Ainsi, de très nombreuses femmes souffrent d’une maladie qu’elles ignorent et que personne n’a diagnostiquée. Mais celles qui savent qu’il s’agit d’une endométriose ne sont pas beaucoup plus avancées car aucun traitement ne semble vouloir venir à bout de cette maladie qui use le moral car elle rend difficile les rapports sexuels, la vie professionnelle et la vie de famillle.

Toutes les malades le disent, les douleurs pelviennes engendrées par l’endométriose sont parfois si violentes qu’elles entraînent une incapacité totale ou partielle pendant quelques jours voire, dans les cas les plus sévères, qu’elles nécessitent le recours à des antalgiques puissants et même morphiniques. Bien plus grave, une proportion importante des patientes atteintes d’endométriose souffrent de problèmes d’infertilité.

« C’est normal que vous ayez mal pendant vos règles ! »
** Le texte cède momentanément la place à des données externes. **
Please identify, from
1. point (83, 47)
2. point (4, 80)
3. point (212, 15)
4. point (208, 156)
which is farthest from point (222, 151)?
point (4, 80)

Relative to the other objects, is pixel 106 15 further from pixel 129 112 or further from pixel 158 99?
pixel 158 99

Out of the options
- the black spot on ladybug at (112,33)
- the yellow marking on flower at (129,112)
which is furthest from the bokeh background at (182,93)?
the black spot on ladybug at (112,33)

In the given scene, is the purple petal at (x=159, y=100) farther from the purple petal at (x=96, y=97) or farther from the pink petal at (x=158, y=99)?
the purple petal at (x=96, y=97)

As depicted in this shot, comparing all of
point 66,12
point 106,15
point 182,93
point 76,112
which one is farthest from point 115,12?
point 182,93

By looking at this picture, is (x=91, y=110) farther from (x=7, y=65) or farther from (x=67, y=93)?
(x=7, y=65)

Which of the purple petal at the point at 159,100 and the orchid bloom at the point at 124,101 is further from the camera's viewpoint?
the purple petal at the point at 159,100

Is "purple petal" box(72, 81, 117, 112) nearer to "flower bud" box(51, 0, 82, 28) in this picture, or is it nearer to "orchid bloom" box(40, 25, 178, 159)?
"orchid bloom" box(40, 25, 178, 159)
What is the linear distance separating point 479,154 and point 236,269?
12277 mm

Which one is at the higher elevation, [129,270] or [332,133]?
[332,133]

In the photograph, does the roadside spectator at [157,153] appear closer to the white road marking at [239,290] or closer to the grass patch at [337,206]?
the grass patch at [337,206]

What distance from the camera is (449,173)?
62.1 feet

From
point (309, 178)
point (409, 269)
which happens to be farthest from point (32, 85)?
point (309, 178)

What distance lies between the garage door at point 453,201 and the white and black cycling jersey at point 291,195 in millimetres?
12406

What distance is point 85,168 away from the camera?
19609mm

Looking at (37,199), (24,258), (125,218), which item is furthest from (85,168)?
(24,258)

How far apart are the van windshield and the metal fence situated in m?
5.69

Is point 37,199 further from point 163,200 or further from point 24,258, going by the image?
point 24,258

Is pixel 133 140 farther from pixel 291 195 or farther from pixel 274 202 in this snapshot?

C’est inlassablement ce que les médecins disent aux patientes quand elles parlent de douleurs pelviennes au moment de la menstruation, car si l’endométriose est bien souvent sous-estimée par les patientes, elle est aussi  méconnue des médecins et le diagnostic est parfois très tardif.

On considère qu’en moyenne, il faut six ans avant que la découverte de la maladie ne soit avérée. Les douleurs apparaissent avec les premières règles et, si rien n’est fait, durent pendant des années, parfois jusqu’à la ménopause. Pendant tout ce temps donc, des femmes souffrent de douleurs parfois invalidantes dont elles ignorent la cause et qui influent directement sur leur vie professionnelle et personnelle.

Une sous-évaluation du nombre de cas

Les différentes statistiques, en France, comme à l’étranger, rapportent qu’une femme sur 10 en âge de procréer souffrirait d’endométriose. Spécialiste du département gynécologie-obstétrique de Clermont-Ferrand, le Docteur Michel Canis déclare, en outre, que l’on peut considérer qu’environ 20 à 40% des femmes stériles pourraient être atteintes d’endométriose et la proportion, chez les femmes souffrant de douleurs pelviennes, serait de 40 à 50%.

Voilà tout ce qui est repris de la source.